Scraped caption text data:
• • • •

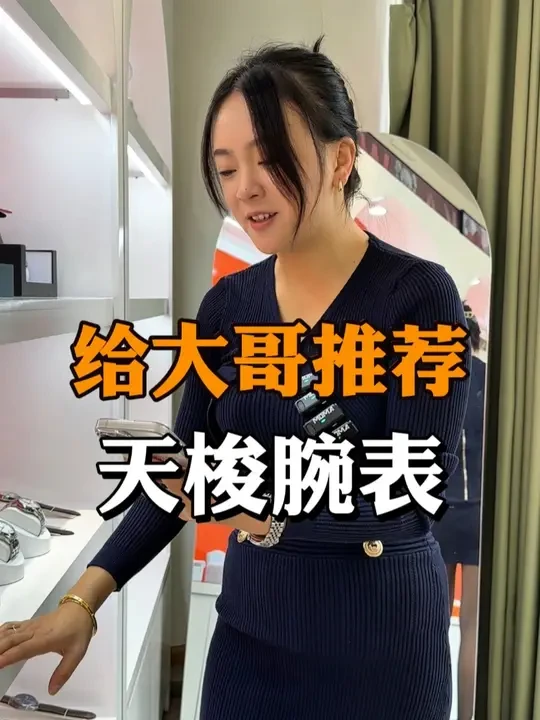 有喜欢的大哥天梭系列#手表推荐 #腕表分享 #你要的我都有 #天梭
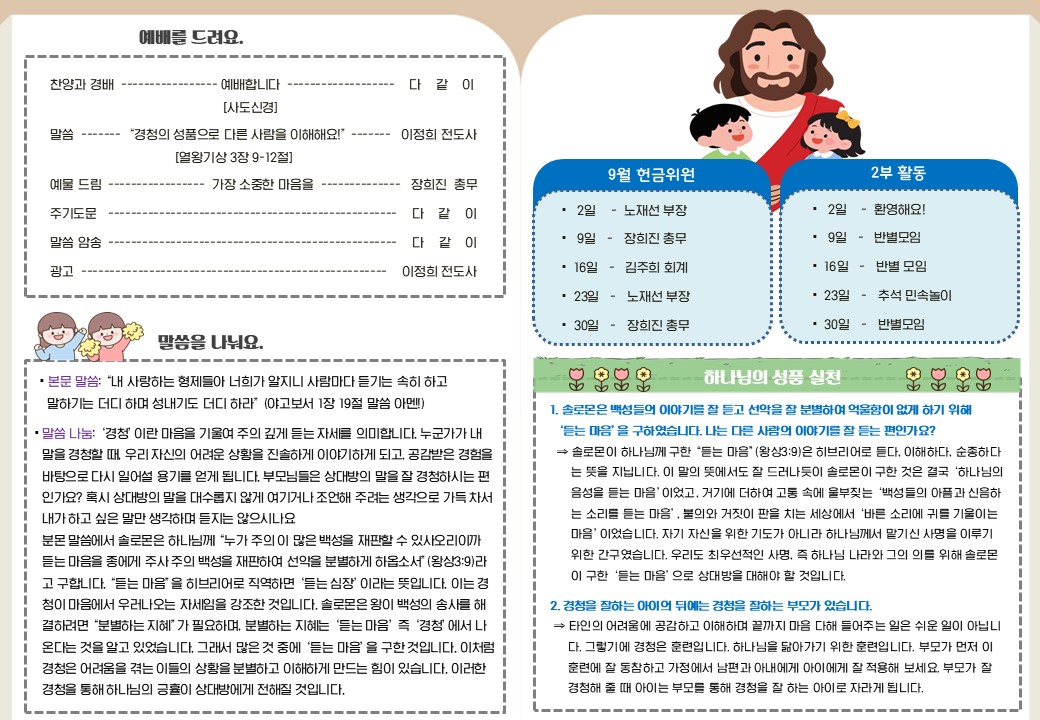 슬라이드2.JPG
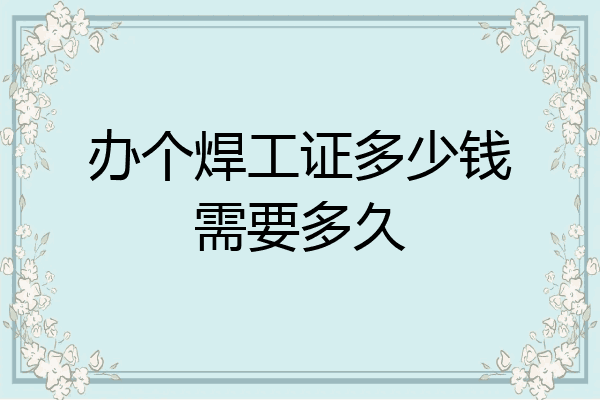 办个焊工证多少钱需要多久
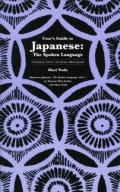 Japanese the Spoken Language Interactive CD ROM Program Users Guide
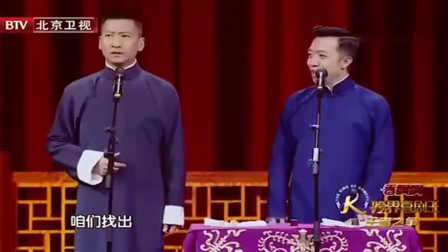 《还珠格格》周杰搭档李菁同台说相声 全场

• • • •

**Your task**
Would you copy each line above exactly as given, dropping any images?

**Task response**
 有喜欢的大哥天梭系列#手表推荐 #腕表分享 #你要的我都有 #天梭
 슬라이드2.JPG
 办个焊工证多少钱需要多久
 Japanese the Spoken Language Interactive CD ROM Program Users Guide
 《还珠格格》周杰搭档李菁同台说相声 全场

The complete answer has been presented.